Scientists have been able to discover the location of the 800,000-year-old crater. The study has taken decades to be able to pinpoint the location of this impact area.
Scientists knew that over 790,000 years ago, a meteor slammed into the earth and the impact caused blanketing of about 10 percent of the planet with shiny black lumps of rocky debris called tektites. The tektites spread from Indochina to Antarctica and from the western Pacific to the Indian ocean.
However, they could not pinpoint the exact area where the meteorite hit and caused the crater. This was until recently, where Geochemical analysis and local gravity readings pointed them southern Laos on the Bolaven Plateau. This was a 2,000 square miles area covered with volcanic lava, which had cooled over time.
Discovery of the 800,000-year-old crater
The study authors wrote they had been able to locate the area by using an abundance of tektites.
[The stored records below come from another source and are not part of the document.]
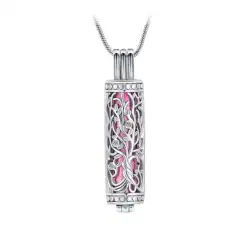 A silver cylindrical pendant with intricate filigree detailing—often chosen for pet cremation in Harris County, TX—reveals a pink element inside and hangs from a thin silver chain against a white background.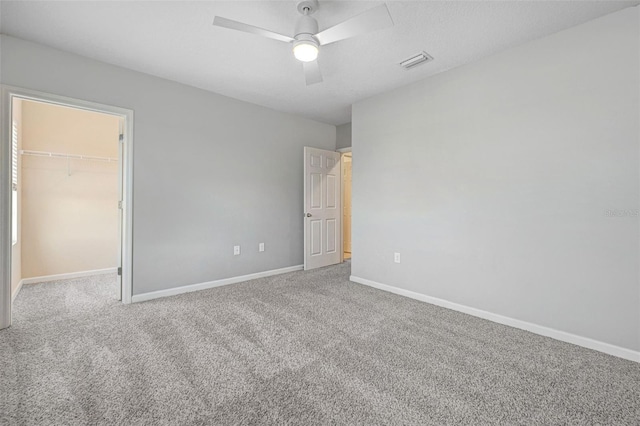 carpeted empty room featuring ceiling fan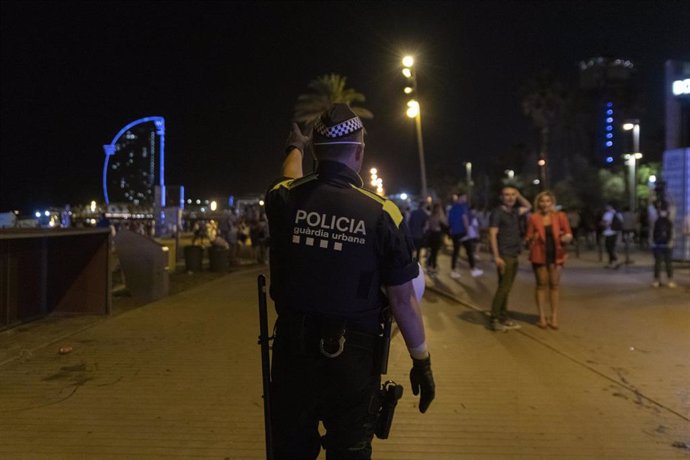 Archivo - Un agente de la Guardia Urbana en las inmediaciones de la playa de la Barceloneta, en una imagen de archivo.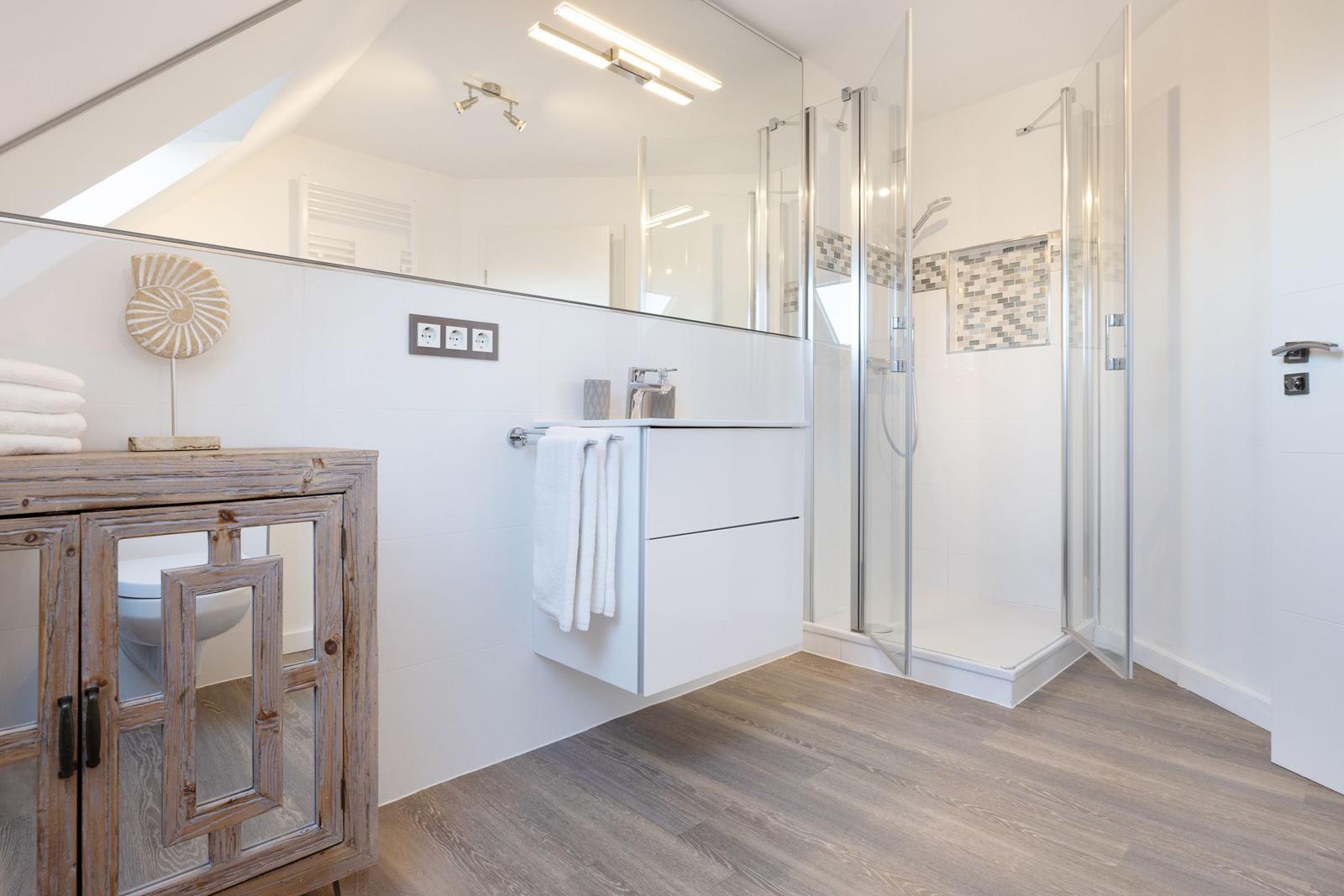 Badezimmer mit Dusche, Waschbecken und Holzschrank.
They indicated that even if the crater had eroded and concealed, using the two methods helped them pinpoint the exact location of the point of impact.
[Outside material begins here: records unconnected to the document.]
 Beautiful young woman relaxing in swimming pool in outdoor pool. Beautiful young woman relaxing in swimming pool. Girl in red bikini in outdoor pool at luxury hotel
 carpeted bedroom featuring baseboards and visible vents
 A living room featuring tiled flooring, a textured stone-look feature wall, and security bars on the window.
The researchers spent decades searching for the area of impact unsuccessfully. This is because the tektites were very widespread, which made pinpointing the exact location of impact very difficult.
The new study involved examining eroded crater candidates in southern China, northern Cambodia, and central Laos. They quickly found out that these craters were much older with rocks dating to the Mesozoic era which was about 66 to 252 million years ago.
The researchers, however, were able to identify one area where they determined as the most likely point of impact, the Laos’ Bolaven Plateau. The challenge was on how to identify the exact point of impact on a large area.
The study authors, however, were able to take gravity readings at more than 400 locations. This enabled them to pinpoint one area which they had indicated was of particular interest. Their efforts paid off, and they were able to find the almost 800,000-year-old crater formed from impact from a meteor.